(CHALLENGE 1):
Decide whether each statement agrees with the Serving Service page below. Answer yes or no for each, and quote the exact words from the page that settle it.
(a) The service's source file is kamiwaza_client/services/serving.py.
(b) The deploy_model example sets the number of replicas to 2.
(c) The first best practice listed is to monitor deployment health regularly.
(CHALLENGE 2): According to the Serving Service page below, what value does the estimate_model_vram method return?

==== EXCERPT TO READ ====

Skip to main content

Serving Service

Overview

The Serving Service (ServingService) provides comprehensive model deployment and serving capabilities for the Kamiwaza AI Platform. Located in kamiwaza_client/services/serving.py, this service manages Ray cluster operations, model deployment, and inference requests.

Key Features

  • Ray Service Management
  • Model Deployment
  • Model Instance Management
  • Model Loading/Unloading
  • Text Generation
  • Health Monitoring
  • VRAM Estimation

Ray Service Management

Available Methods

  • start_ray() -> Dict[str, Any]: Initialize Ray service
  • get_status() -> Dict[str, Any]: Get Ray cluster status
# Start Ray service
status = client.serving.start_ray()

# Check Ray status
ray_status = client.serving.get_status()

Model Deployment

Available Methods

  • estimate_model_vram(model_id: UUID) -> int: Estimate model VRAM requirements
  • deploy_model(deployment: CreateModelDeployment) -> ModelDeployment: Deploy a model
  • list_deployments() -> List[ModelDeployment]: List all deployments
  • get_deployment(deployment_id: UUID) -> ModelDeployment: Get deployment details
  • stop_deployment(deployment_id: UUID): Stop a deployment
  • get_deployment_status(deployment_id: UUID) -> DeploymentStatus: Get deployment status
# Estimate VRAM requirements
vram_needed = client.serving.estimate_model_vram(model_id)

# Deploy a model
deployment = client.serving.deploy_model(CreateModelDeployment(
model_id=model_id,
name="my-deployment",
replicas=1,
max_concurrent_requests=4
))

# List deployments
deployments = client.serving.list_deployments()

# Get deployment status
status = client.serving.get_deployment_status(deployment_id)

# Stop deployment
client.serving.stop_deployment(deployment_id)

Model Instance Management

Available Methods

  • list_model_instances() -> List[ModelInstance]: List all model instances
  • get_model_instance(instance_id: UUID) -> ModelInstance: Get instance details
  • get_health(deployment_id: UUID) -> Dict[str, Any]: Get deployment health
  • unload_model(deployment_id: UUID): Unload model from memory
  • load_model(deployment_id: UUID): Load model into memory
# List model instances
instances = client.serving.list_model_instances()

# Get instance details
instance = client.serving.get_model_instance(instance_id)

# Check deployment health
health = client.serving.get_health(deployment_id)

# Load/Unload model
client.serving.unload_model(deployment_id)
client.serving.load_model(deployment_id)

Text Generation

Available Methods

  • simple_generate(deployment_id: UUID, prompt: str) -> str: Simple text generation
  • generate(deployment_id: UUID, request: GenerationRequest) -> GenerationResponse: Advanced text generation
# Simple text generation
response = client.serving.simple_generate(
deployment_id=deployment_id,
prompt="Once upon a time"
)

# Advanced text generation
response = client.serving.generate(
deployment_id=deployment_id,
request=GenerationRequest(
prompt="Once upon a time",
max_tokens=100,
temperature=0.7,
top_p=0.9
)
)

Error Handling

The service includes built-in error handling for common scenarios:

try:
deployment = client.serving.deploy_model(deployment_config)
except DeploymentError as e:
print(f"Deployment failed: {e}")
except ResourceError as e:
print(f"Resource allocation failed: {e}")
except APIError as e:
print(f"Operation failed: {e}")

Best Practices

  1. Always estimate VRAM requirements before deployment
  2. Monitor deployment health regularly
  3. Use appropriate number of replicas based on load
  4. Implement proper error handling
  5. Clean up unused deployments
  6. Consider using advanced generation parameters for better control
  7. Load/unload models to manage memory efficiently

==== DATA SHOWN ====

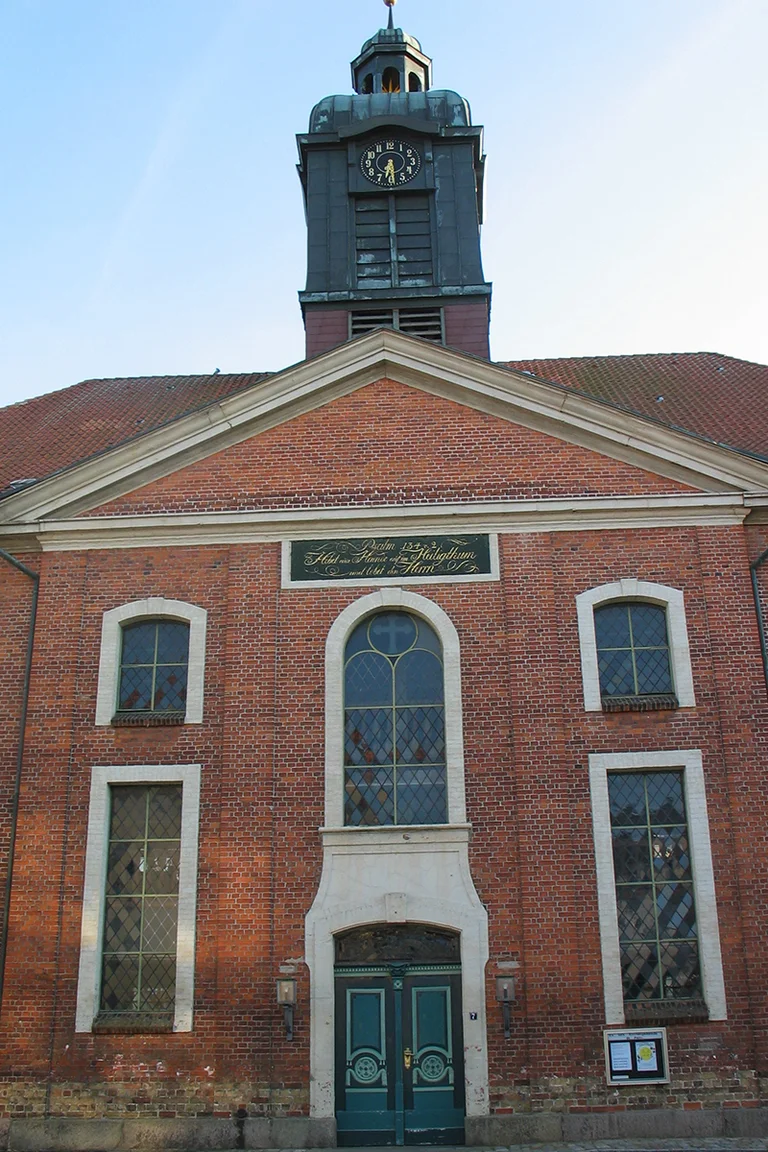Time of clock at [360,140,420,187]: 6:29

====
==== DATA SHOWN ====

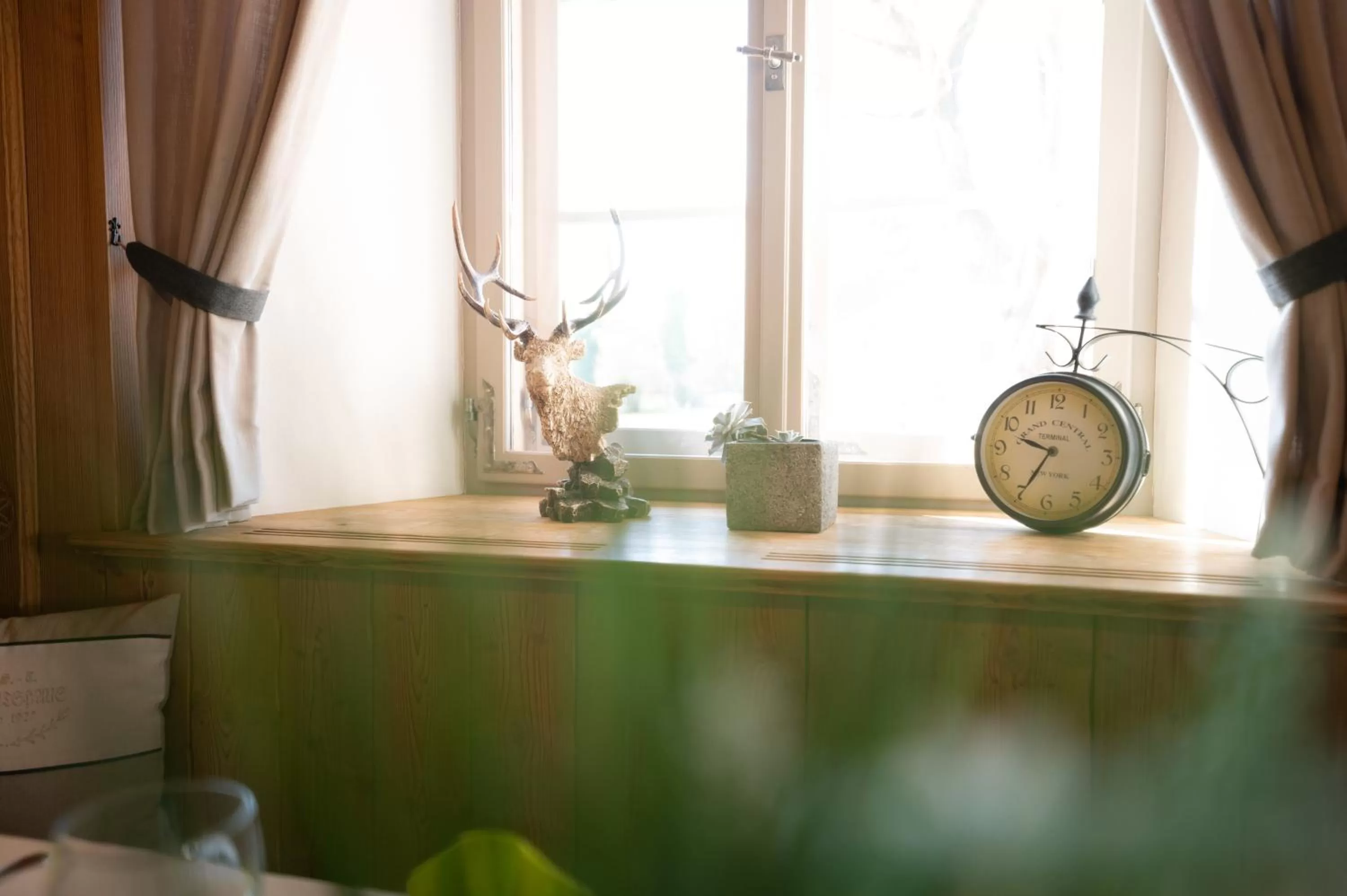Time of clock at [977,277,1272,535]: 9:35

====

(WRITTEN RESPONSE 1):
(a) Yes: "Located in kamiwaza_client/services/serving.py".
(b) No: "replicas=1".
(c) No: "1. Always estimate VRAM requirements before deployment".

(WRITTEN RESPONSE 2): An int, the estimated VRAM requirement of the model.